The immutable approach looks only a little simpler in this small example. But the benefit of using immutable data increases when you compose objects together. If you wanted to compose the synchronized version with another object, you would have have to dig back into the internals of both objects, study their locks, and pick a new lock strategy to cover the two objects together. Composing operations with immutable objects is much easier.

A Scala CachedFactor

Since Scala's default collections are immutable, a Scala approach can closely parallel the Clojure code above:

class CachedFactorizer {
  case class Cache(val n: Int, val factors: List[Int])
  val hits = new AtomicLong()
  val cache = new AtomicReference[Cache](Cache(2, calculateFactors(2)))
  val cacheHits = new AtomicLong()

  def factor(n: Int) = {
    hits.incrementAndGet
    val cached = cache.get
    if (cached.n == n) {
      cacheHits.incrementAndGet
      cached.factors
    } else {
      val factors = calculateFactors(n)
      cache.set(Cache(n, factors))
      factors
    }
  }

While this is similar to the Clojure approach, the difference is instructive. While the Clojure version stores the cache as a simple Map, the Scala version introduces a strongly-typed Cache class for the cache of values and their factors. The differences here are intended to idiomatic. Either approach could work in either language.

What about the JRuby and Groovy examples?

Could you write the example above in Groovy, JRuby, or even Java? Yes, but it would be non-idiomatic, even ugly. I am not going to show the JRuby and Groovy versions here, because those languages do not offer any concurrency-specific advantages over Java. Scala and Clojure, on the other hand, don't just make immutable objects possible. They make them easy and idiomatic.

Scene question records:
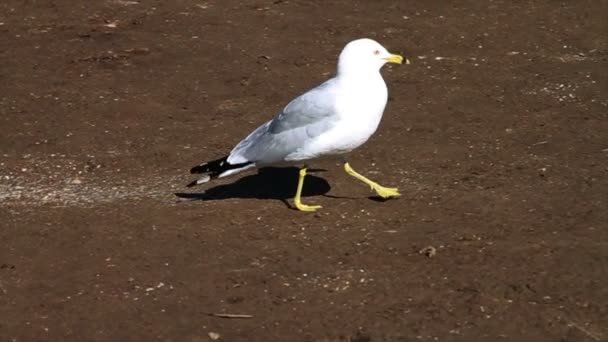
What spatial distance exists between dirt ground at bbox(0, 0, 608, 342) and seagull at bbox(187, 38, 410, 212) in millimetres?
278

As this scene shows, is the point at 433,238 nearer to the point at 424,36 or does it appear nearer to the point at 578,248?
the point at 578,248

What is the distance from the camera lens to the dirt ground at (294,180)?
6262mm

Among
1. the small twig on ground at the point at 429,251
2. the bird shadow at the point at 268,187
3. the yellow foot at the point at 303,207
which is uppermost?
the small twig on ground at the point at 429,251

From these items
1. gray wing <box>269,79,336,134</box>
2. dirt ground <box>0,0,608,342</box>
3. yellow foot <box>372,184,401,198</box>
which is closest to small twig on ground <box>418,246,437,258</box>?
dirt ground <box>0,0,608,342</box>

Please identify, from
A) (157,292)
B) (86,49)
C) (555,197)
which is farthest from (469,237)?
A: (86,49)

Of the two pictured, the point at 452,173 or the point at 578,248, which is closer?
the point at 578,248

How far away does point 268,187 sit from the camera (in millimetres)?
7867

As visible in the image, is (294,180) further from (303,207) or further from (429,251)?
(429,251)

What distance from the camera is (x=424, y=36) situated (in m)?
10.2

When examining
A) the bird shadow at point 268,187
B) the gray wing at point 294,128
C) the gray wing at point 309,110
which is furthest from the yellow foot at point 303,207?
the gray wing at point 309,110

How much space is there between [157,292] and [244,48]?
3.92 m

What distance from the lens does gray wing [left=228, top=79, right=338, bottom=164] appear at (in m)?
7.13

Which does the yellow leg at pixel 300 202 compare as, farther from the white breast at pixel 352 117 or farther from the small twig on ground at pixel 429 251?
the small twig on ground at pixel 429 251

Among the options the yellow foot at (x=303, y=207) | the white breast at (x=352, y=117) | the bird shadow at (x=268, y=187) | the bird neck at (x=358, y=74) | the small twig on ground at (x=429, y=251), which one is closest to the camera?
the small twig on ground at (x=429, y=251)
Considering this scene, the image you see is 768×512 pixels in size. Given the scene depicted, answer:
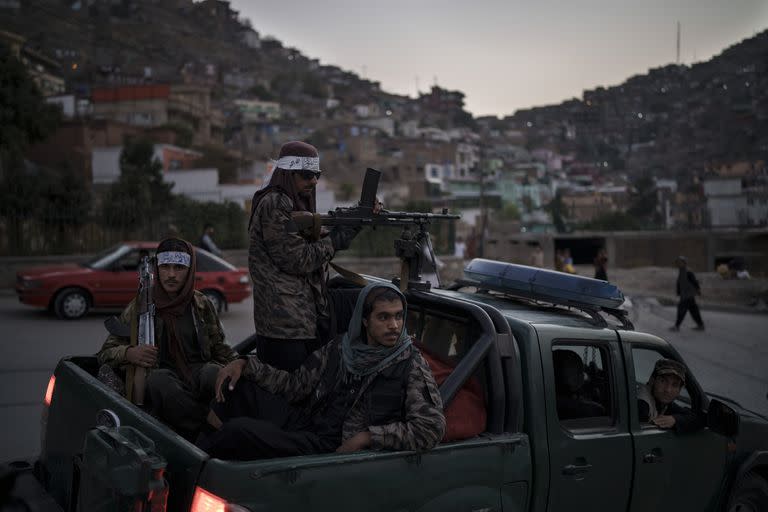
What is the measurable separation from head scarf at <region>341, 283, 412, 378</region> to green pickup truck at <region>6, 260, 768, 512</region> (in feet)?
1.04

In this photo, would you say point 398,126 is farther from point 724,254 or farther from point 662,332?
point 662,332

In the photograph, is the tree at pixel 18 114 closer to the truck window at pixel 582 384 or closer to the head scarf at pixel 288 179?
the head scarf at pixel 288 179

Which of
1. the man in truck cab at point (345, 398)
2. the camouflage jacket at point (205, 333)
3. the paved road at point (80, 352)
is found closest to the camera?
the man in truck cab at point (345, 398)

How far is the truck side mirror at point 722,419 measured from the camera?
365 cm

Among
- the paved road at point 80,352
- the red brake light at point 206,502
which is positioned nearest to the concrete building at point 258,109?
the paved road at point 80,352

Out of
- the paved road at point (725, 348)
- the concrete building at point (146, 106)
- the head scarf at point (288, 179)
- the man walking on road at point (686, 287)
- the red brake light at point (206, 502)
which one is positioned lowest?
the paved road at point (725, 348)

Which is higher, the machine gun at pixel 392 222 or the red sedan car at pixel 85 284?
the machine gun at pixel 392 222

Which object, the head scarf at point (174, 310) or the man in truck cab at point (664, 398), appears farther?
the head scarf at point (174, 310)

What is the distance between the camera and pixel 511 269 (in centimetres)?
416

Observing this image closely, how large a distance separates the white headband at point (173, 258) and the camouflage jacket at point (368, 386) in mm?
849

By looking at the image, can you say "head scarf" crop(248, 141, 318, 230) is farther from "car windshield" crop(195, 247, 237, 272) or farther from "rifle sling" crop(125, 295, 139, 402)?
"car windshield" crop(195, 247, 237, 272)

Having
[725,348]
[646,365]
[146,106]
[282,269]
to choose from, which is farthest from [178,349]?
[146,106]

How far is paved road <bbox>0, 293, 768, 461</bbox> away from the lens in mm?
6816

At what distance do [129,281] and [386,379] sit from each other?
1086cm
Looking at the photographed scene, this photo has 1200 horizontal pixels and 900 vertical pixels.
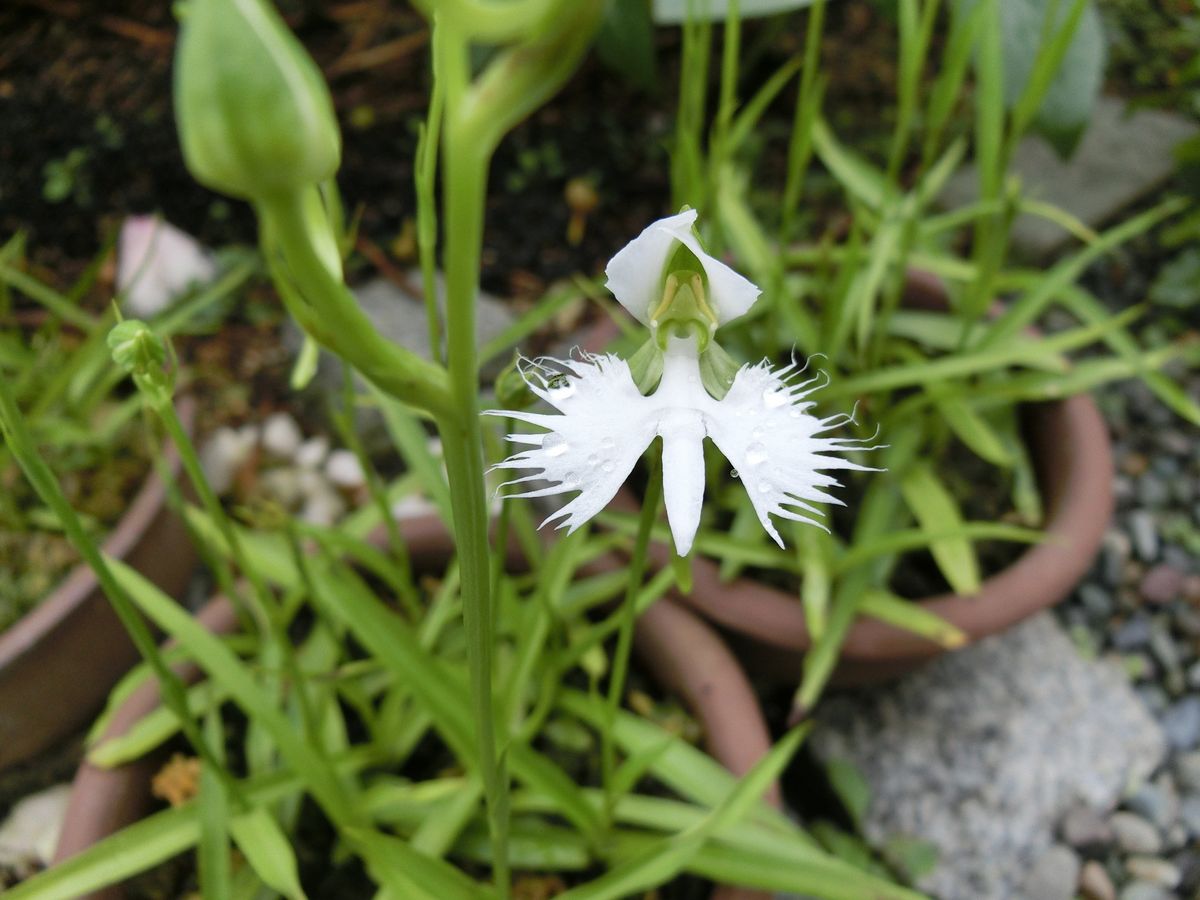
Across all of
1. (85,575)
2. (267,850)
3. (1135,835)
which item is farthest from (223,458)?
(1135,835)

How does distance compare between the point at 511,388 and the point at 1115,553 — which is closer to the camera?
the point at 511,388

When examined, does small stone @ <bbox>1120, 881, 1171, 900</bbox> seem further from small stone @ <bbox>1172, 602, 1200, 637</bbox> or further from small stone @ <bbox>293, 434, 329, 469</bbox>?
small stone @ <bbox>293, 434, 329, 469</bbox>

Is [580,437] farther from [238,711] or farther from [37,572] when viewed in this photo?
[37,572]

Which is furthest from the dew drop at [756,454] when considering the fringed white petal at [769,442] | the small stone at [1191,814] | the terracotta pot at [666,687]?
the small stone at [1191,814]

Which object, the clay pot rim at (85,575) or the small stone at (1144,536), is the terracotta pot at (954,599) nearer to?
Answer: the small stone at (1144,536)

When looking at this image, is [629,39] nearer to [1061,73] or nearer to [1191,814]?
[1061,73]

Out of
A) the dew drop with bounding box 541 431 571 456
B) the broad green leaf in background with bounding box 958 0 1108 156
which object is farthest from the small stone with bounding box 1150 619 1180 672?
the dew drop with bounding box 541 431 571 456

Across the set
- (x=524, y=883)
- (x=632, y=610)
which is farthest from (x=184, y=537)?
(x=632, y=610)
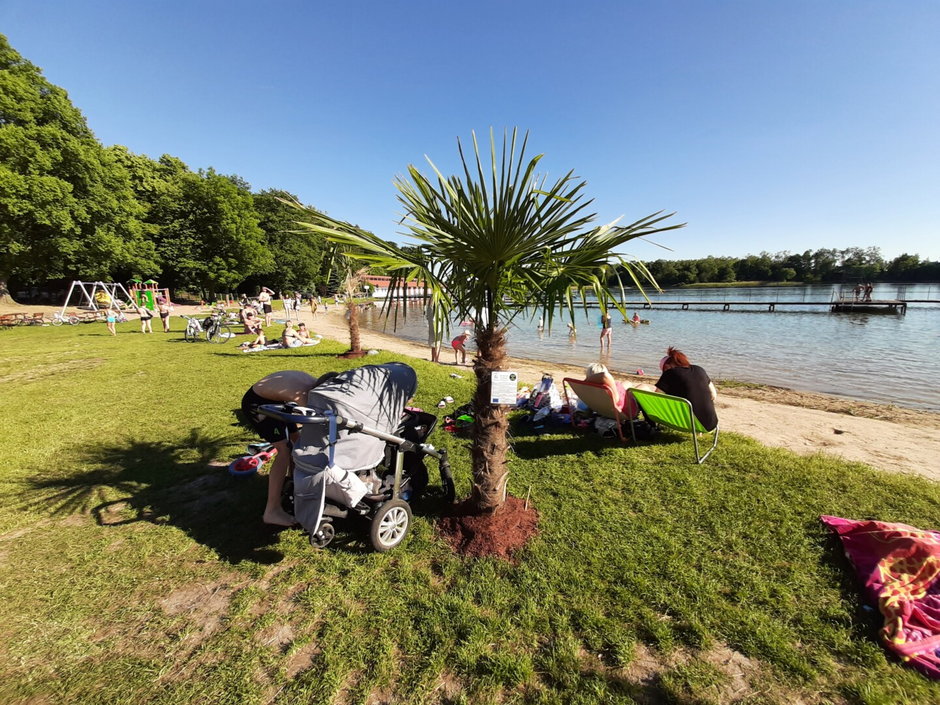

Work instructions:
In the excerpt on immutable caching in Scala and Clojure, what does the Scala version use to store the cached values and their factors, where the Clojure version uses a simple Map? The records are unrelated material, separate from the text.

Final answer:
A strongly-typed Cache class.